**Goal of the exercise:** All of the data below should be set down again verbatim, without any images.

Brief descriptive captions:

☆ ☆ ☆ ☆ ☆ ☆ ☆

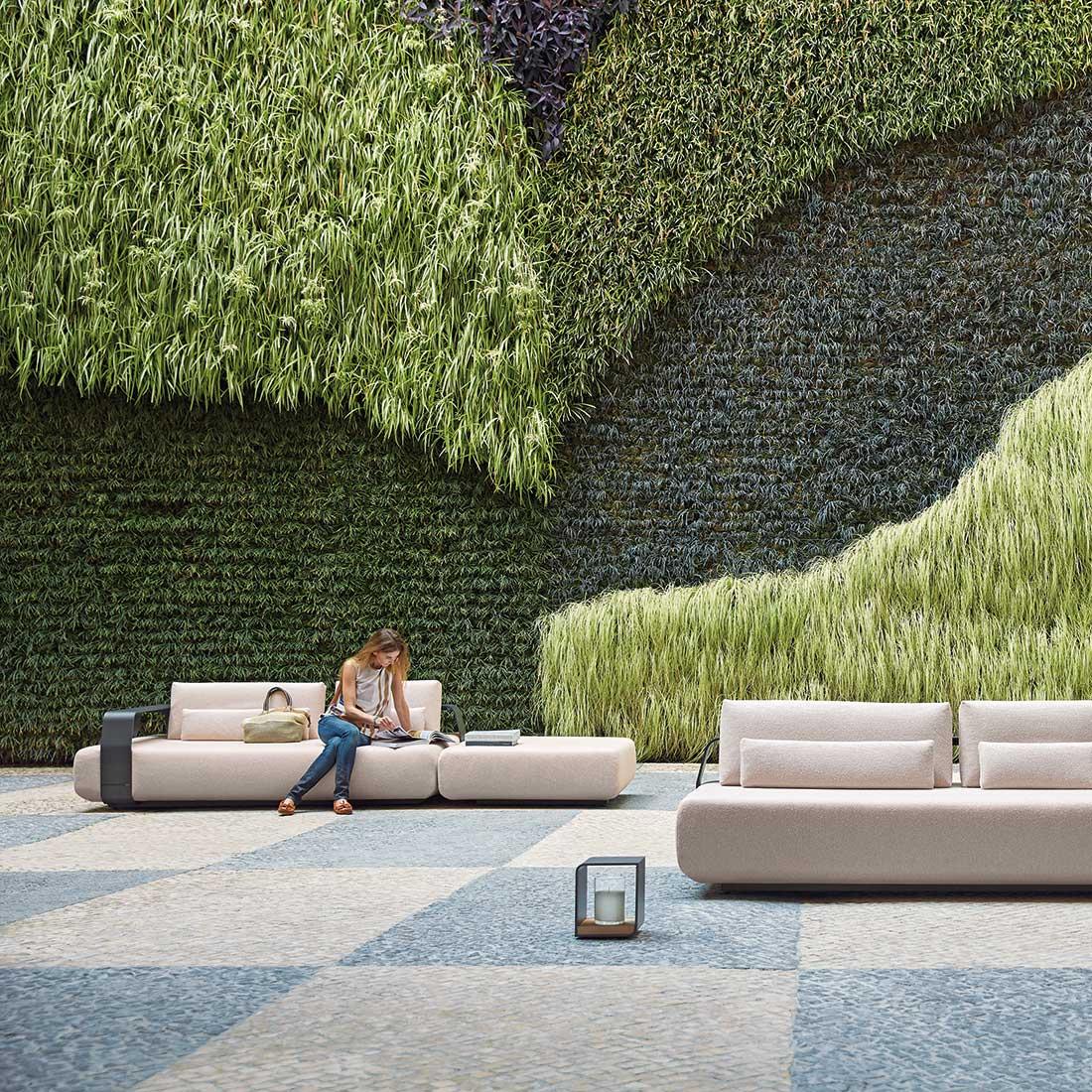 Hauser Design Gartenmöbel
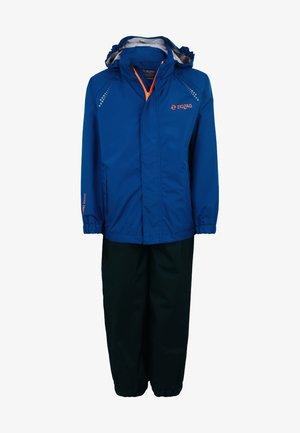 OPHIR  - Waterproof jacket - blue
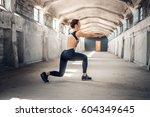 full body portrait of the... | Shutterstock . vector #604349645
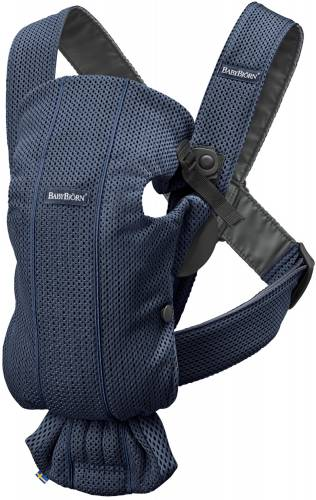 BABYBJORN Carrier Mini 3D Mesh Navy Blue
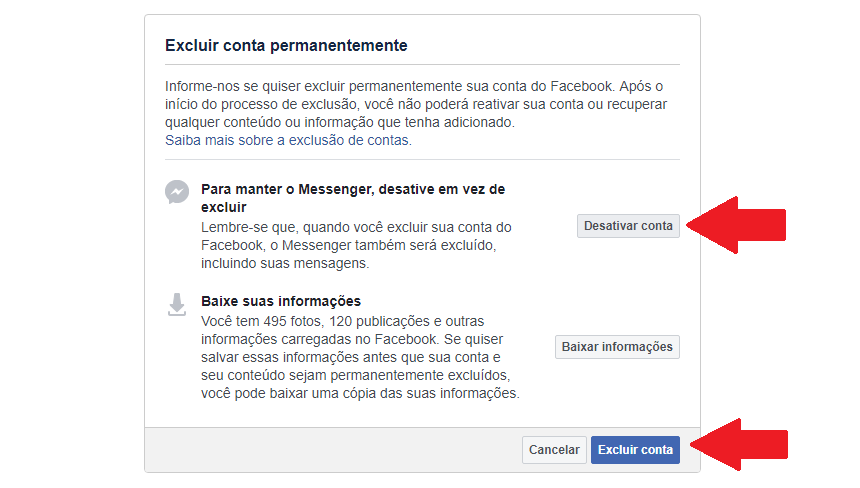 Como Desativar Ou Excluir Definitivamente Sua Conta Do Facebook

☆ ☆ ☆ ☆ ☆ ☆ ☆

**Output for this task:**
 Hauser Design Gartenmöbel
 OPHIR  - Waterproof jacket - blue
 full body portrait of the... | Shutterstock . vector #604349645
 BABYBJORN Carrier Mini 3D Mesh Navy Blue
 Como Desativar Ou Excluir Definitivamente Sua Conta Do Facebook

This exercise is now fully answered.